Os sonetos de minha vó




Os sonetos preferidos da minha avó materna, Sylvia, estavam em um volumoso e antigo livro de antologias poéticas, revestido de um tecido bege engomado e adornado com letras em relevo. Desde a minha infância, eu manipulava aquelas páginas costuradas com afeto, reconhecendo nelas a sua beleza, imponência, valor literário e, sobretudo, a sua ligação com a bela mãe de minha mãe, uma mulher singular para a sua época.

Sylvia, mineira da pequena Curvelo, que deixou este mundo no começo de 1939, aos 33 anos, ainda quando a sua única filha era bebê de quatro meses, nutria grande paixão pela leitura e pela escrita de poemas, destacando-se a sua estima por esse compêndio, que acabei herdando. Os vestígios da sua presença e de sua interação com aquela obra se revelavam nas páginas marcadas por pétalas de flores prensadas e fragmentos de folhas pautadas tiradas de cadernos.

Trata-se do "Sonetos Brasileiros – Século XVIII-XX", organizado por Laudelino Freire e publicado em 1904 e 1913 pela editora francesa F. Briguiet & Cie. Encadernado com detalhes dourados nas laterais, o volume em formato grande exibia, logo na primeira das 515 páginas, o retrato do compilador, enquanto internamente apresentava os perfis dos muitos autores incluídos, cada um também com o rosto desenhado em bico de pena e uma nota biográfica.

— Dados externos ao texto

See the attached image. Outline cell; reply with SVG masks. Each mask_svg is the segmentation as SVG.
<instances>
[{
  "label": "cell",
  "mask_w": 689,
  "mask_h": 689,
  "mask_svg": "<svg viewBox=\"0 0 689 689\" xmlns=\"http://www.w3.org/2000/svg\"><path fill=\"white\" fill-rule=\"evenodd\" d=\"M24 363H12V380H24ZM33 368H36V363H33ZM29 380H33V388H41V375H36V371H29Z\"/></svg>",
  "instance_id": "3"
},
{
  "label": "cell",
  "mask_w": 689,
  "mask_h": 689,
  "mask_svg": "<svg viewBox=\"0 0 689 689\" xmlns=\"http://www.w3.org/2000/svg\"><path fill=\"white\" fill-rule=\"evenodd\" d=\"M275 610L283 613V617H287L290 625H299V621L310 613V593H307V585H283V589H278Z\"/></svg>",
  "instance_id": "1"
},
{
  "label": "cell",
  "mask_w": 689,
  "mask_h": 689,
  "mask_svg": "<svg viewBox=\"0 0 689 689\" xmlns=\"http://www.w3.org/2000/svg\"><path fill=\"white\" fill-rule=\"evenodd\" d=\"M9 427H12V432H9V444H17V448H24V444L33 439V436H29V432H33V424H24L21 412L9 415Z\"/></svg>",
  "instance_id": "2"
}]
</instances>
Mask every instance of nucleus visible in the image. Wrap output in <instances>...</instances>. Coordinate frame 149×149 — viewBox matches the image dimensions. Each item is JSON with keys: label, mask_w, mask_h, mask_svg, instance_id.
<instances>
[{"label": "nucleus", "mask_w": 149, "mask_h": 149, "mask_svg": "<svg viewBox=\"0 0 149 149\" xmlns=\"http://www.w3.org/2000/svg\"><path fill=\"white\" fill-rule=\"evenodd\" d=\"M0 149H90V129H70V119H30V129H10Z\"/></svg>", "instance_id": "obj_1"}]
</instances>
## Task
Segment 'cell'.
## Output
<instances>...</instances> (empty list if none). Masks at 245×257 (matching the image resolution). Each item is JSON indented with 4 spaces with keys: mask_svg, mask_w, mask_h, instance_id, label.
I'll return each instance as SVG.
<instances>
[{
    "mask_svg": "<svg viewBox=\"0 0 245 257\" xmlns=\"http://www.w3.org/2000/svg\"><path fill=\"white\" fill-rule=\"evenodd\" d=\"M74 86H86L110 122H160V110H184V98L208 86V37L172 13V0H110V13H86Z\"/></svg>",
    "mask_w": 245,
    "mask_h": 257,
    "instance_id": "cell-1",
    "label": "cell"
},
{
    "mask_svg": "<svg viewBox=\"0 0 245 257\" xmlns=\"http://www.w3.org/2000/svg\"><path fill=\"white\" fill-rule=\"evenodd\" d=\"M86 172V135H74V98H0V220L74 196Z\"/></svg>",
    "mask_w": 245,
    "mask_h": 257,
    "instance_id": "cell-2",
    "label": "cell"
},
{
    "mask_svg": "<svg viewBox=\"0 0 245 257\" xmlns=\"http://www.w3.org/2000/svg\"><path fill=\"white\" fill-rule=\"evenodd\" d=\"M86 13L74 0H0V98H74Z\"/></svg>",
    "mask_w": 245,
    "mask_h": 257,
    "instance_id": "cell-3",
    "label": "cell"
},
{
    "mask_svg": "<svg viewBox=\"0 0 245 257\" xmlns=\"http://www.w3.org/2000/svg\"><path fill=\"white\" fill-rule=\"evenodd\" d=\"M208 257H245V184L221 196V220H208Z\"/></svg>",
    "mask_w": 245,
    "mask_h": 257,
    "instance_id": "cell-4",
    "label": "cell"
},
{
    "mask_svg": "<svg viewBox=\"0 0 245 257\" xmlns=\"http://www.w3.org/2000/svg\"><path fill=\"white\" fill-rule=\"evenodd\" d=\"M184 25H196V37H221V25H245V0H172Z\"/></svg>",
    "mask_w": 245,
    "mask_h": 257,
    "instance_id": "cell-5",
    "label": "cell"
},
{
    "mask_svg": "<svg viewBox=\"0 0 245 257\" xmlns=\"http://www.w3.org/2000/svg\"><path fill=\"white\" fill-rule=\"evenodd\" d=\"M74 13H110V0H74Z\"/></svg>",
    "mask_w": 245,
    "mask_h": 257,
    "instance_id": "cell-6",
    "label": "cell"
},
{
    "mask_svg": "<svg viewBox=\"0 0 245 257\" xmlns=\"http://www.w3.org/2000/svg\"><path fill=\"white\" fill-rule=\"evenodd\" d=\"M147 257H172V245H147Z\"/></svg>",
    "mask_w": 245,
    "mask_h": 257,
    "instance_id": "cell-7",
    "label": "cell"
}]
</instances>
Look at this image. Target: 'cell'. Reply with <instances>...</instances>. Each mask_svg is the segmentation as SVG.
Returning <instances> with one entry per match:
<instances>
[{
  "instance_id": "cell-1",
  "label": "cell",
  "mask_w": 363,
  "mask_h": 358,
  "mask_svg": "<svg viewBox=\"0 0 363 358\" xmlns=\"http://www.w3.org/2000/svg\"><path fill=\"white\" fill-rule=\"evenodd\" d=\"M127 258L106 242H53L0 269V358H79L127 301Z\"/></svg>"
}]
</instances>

Dentre os sonetos previamente publicados entre 1623 e 1894 estava "O Morcego", de Augusto dos Anjos, além de outros representantes do vigoroso movimento parnasiano e do romantismo. Outro achado é Castro Alves, representado pelo seu poema "Dulce". Os muitos textos em tom gótico e melancólico me fazem pensar hoje que seriam apreciados pelo cineasta Tim Burton.

Esse exemplar representa um legado significativo para a poesia brasileira, abarcando desde o século XVII até o XIX, e é reconhecido como um marco na história literária do Brasil. Além de documentar a diversidade de estilos e autores, desde o arcadismo até o modernismo, é um testemunho essencial da produção poética brasileira por três séculos.

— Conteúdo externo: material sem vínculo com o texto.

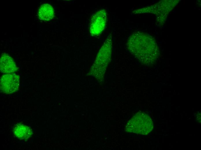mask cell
I'll list each match as a JSON object with an SVG mask.
<instances>
[{"label": "cell", "mask_w": 201, "mask_h": 150, "mask_svg": "<svg viewBox=\"0 0 201 150\" xmlns=\"http://www.w3.org/2000/svg\"><path fill=\"white\" fill-rule=\"evenodd\" d=\"M129 52L142 63H151L156 59L157 45L154 39L143 33L135 32L129 38L127 43Z\"/></svg>", "instance_id": "obj_1"}, {"label": "cell", "mask_w": 201, "mask_h": 150, "mask_svg": "<svg viewBox=\"0 0 201 150\" xmlns=\"http://www.w3.org/2000/svg\"><path fill=\"white\" fill-rule=\"evenodd\" d=\"M153 128L151 118L145 113L138 112L134 115L128 121L126 131L138 134L147 135Z\"/></svg>", "instance_id": "obj_2"}, {"label": "cell", "mask_w": 201, "mask_h": 150, "mask_svg": "<svg viewBox=\"0 0 201 150\" xmlns=\"http://www.w3.org/2000/svg\"><path fill=\"white\" fill-rule=\"evenodd\" d=\"M112 36L110 34L107 37L98 53L93 66L95 68L105 69L110 62L112 49Z\"/></svg>", "instance_id": "obj_3"}, {"label": "cell", "mask_w": 201, "mask_h": 150, "mask_svg": "<svg viewBox=\"0 0 201 150\" xmlns=\"http://www.w3.org/2000/svg\"><path fill=\"white\" fill-rule=\"evenodd\" d=\"M107 14L106 10L100 9L96 12L91 19L90 32L93 36L100 34L104 30L107 24Z\"/></svg>", "instance_id": "obj_4"}, {"label": "cell", "mask_w": 201, "mask_h": 150, "mask_svg": "<svg viewBox=\"0 0 201 150\" xmlns=\"http://www.w3.org/2000/svg\"><path fill=\"white\" fill-rule=\"evenodd\" d=\"M19 83V76L16 74L10 73L3 75L0 79L1 91L8 94L14 93L18 90Z\"/></svg>", "instance_id": "obj_5"}, {"label": "cell", "mask_w": 201, "mask_h": 150, "mask_svg": "<svg viewBox=\"0 0 201 150\" xmlns=\"http://www.w3.org/2000/svg\"><path fill=\"white\" fill-rule=\"evenodd\" d=\"M1 72L3 73H10L16 72L18 70L12 58L5 53L2 54L0 58Z\"/></svg>", "instance_id": "obj_6"}, {"label": "cell", "mask_w": 201, "mask_h": 150, "mask_svg": "<svg viewBox=\"0 0 201 150\" xmlns=\"http://www.w3.org/2000/svg\"><path fill=\"white\" fill-rule=\"evenodd\" d=\"M38 14L40 20L45 21H49L52 19L54 16V10L50 4H44L40 7Z\"/></svg>", "instance_id": "obj_7"}, {"label": "cell", "mask_w": 201, "mask_h": 150, "mask_svg": "<svg viewBox=\"0 0 201 150\" xmlns=\"http://www.w3.org/2000/svg\"><path fill=\"white\" fill-rule=\"evenodd\" d=\"M13 132L15 136L20 139H27L32 133L29 127L21 124H17L14 128Z\"/></svg>", "instance_id": "obj_8"}]
</instances>
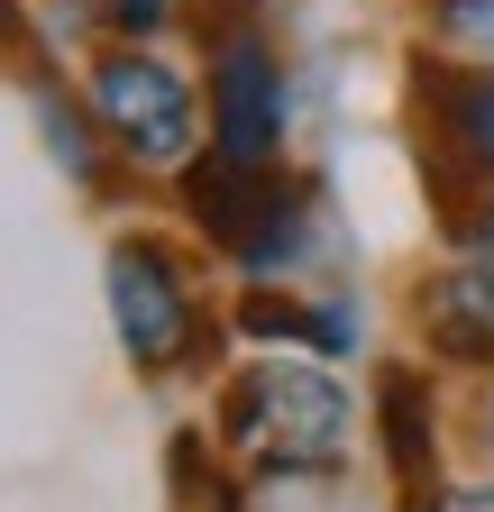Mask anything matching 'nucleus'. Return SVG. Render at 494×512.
<instances>
[{
  "mask_svg": "<svg viewBox=\"0 0 494 512\" xmlns=\"http://www.w3.org/2000/svg\"><path fill=\"white\" fill-rule=\"evenodd\" d=\"M229 430H238L247 448H266L275 467H330L339 439H348V403H339L330 375L275 357V366H257V375H238Z\"/></svg>",
  "mask_w": 494,
  "mask_h": 512,
  "instance_id": "obj_1",
  "label": "nucleus"
},
{
  "mask_svg": "<svg viewBox=\"0 0 494 512\" xmlns=\"http://www.w3.org/2000/svg\"><path fill=\"white\" fill-rule=\"evenodd\" d=\"M92 101H101L110 138L129 147L138 165H174L183 147H193V92H183V74L156 64V55H110Z\"/></svg>",
  "mask_w": 494,
  "mask_h": 512,
  "instance_id": "obj_2",
  "label": "nucleus"
},
{
  "mask_svg": "<svg viewBox=\"0 0 494 512\" xmlns=\"http://www.w3.org/2000/svg\"><path fill=\"white\" fill-rule=\"evenodd\" d=\"M284 138V83H275V55L257 37H229L211 64V156L257 174Z\"/></svg>",
  "mask_w": 494,
  "mask_h": 512,
  "instance_id": "obj_3",
  "label": "nucleus"
},
{
  "mask_svg": "<svg viewBox=\"0 0 494 512\" xmlns=\"http://www.w3.org/2000/svg\"><path fill=\"white\" fill-rule=\"evenodd\" d=\"M110 311H119L129 357H147V366L183 357V339H193V302H183V284H174V266L156 247H119L110 256Z\"/></svg>",
  "mask_w": 494,
  "mask_h": 512,
  "instance_id": "obj_4",
  "label": "nucleus"
},
{
  "mask_svg": "<svg viewBox=\"0 0 494 512\" xmlns=\"http://www.w3.org/2000/svg\"><path fill=\"white\" fill-rule=\"evenodd\" d=\"M430 320L449 330V348L494 357V266H458L440 293H430Z\"/></svg>",
  "mask_w": 494,
  "mask_h": 512,
  "instance_id": "obj_5",
  "label": "nucleus"
},
{
  "mask_svg": "<svg viewBox=\"0 0 494 512\" xmlns=\"http://www.w3.org/2000/svg\"><path fill=\"white\" fill-rule=\"evenodd\" d=\"M440 110H449L440 128H449V138H458V147H467V156H476V165L494 174V74H467V83H440Z\"/></svg>",
  "mask_w": 494,
  "mask_h": 512,
  "instance_id": "obj_6",
  "label": "nucleus"
},
{
  "mask_svg": "<svg viewBox=\"0 0 494 512\" xmlns=\"http://www.w3.org/2000/svg\"><path fill=\"white\" fill-rule=\"evenodd\" d=\"M385 430H394V467L421 485L430 476V448H421V384L412 375H385Z\"/></svg>",
  "mask_w": 494,
  "mask_h": 512,
  "instance_id": "obj_7",
  "label": "nucleus"
},
{
  "mask_svg": "<svg viewBox=\"0 0 494 512\" xmlns=\"http://www.w3.org/2000/svg\"><path fill=\"white\" fill-rule=\"evenodd\" d=\"M440 28L458 55H485L494 64V0H440Z\"/></svg>",
  "mask_w": 494,
  "mask_h": 512,
  "instance_id": "obj_8",
  "label": "nucleus"
},
{
  "mask_svg": "<svg viewBox=\"0 0 494 512\" xmlns=\"http://www.w3.org/2000/svg\"><path fill=\"white\" fill-rule=\"evenodd\" d=\"M46 138H55V156H65L74 174H92V147H83V119H74L65 101H46Z\"/></svg>",
  "mask_w": 494,
  "mask_h": 512,
  "instance_id": "obj_9",
  "label": "nucleus"
},
{
  "mask_svg": "<svg viewBox=\"0 0 494 512\" xmlns=\"http://www.w3.org/2000/svg\"><path fill=\"white\" fill-rule=\"evenodd\" d=\"M110 19H119V28H156L165 0H110Z\"/></svg>",
  "mask_w": 494,
  "mask_h": 512,
  "instance_id": "obj_10",
  "label": "nucleus"
},
{
  "mask_svg": "<svg viewBox=\"0 0 494 512\" xmlns=\"http://www.w3.org/2000/svg\"><path fill=\"white\" fill-rule=\"evenodd\" d=\"M485 266H494V220H485Z\"/></svg>",
  "mask_w": 494,
  "mask_h": 512,
  "instance_id": "obj_11",
  "label": "nucleus"
}]
</instances>
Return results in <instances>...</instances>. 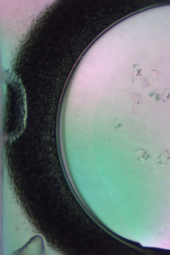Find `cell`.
I'll return each instance as SVG.
<instances>
[{"mask_svg": "<svg viewBox=\"0 0 170 255\" xmlns=\"http://www.w3.org/2000/svg\"><path fill=\"white\" fill-rule=\"evenodd\" d=\"M134 153L135 158L140 163L145 162L150 158V156L147 154V151L143 149H139Z\"/></svg>", "mask_w": 170, "mask_h": 255, "instance_id": "cell-1", "label": "cell"}, {"mask_svg": "<svg viewBox=\"0 0 170 255\" xmlns=\"http://www.w3.org/2000/svg\"><path fill=\"white\" fill-rule=\"evenodd\" d=\"M111 125L115 126V129H118L121 128L123 126V123L120 120L116 118L114 119L111 123Z\"/></svg>", "mask_w": 170, "mask_h": 255, "instance_id": "cell-2", "label": "cell"}, {"mask_svg": "<svg viewBox=\"0 0 170 255\" xmlns=\"http://www.w3.org/2000/svg\"><path fill=\"white\" fill-rule=\"evenodd\" d=\"M167 177H168L169 180H170V174L168 175V176H167Z\"/></svg>", "mask_w": 170, "mask_h": 255, "instance_id": "cell-3", "label": "cell"}]
</instances>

Minha vó, por sua vez, era mulher de hábitos estranhos, sobretudo para sua época. Ela jamais cortou os longos cabelos escuros, bonitos e contidos em delicadas tranças. Insone, fazia as suas próprias velas para demoradas leituras noturnas. Diziam que tinha uma sensibilidade paranormal. Filha trabalhadora de família grande e acolhedora formada por muitas mulheres, ela soube deixar a sua marca até na sua descendência.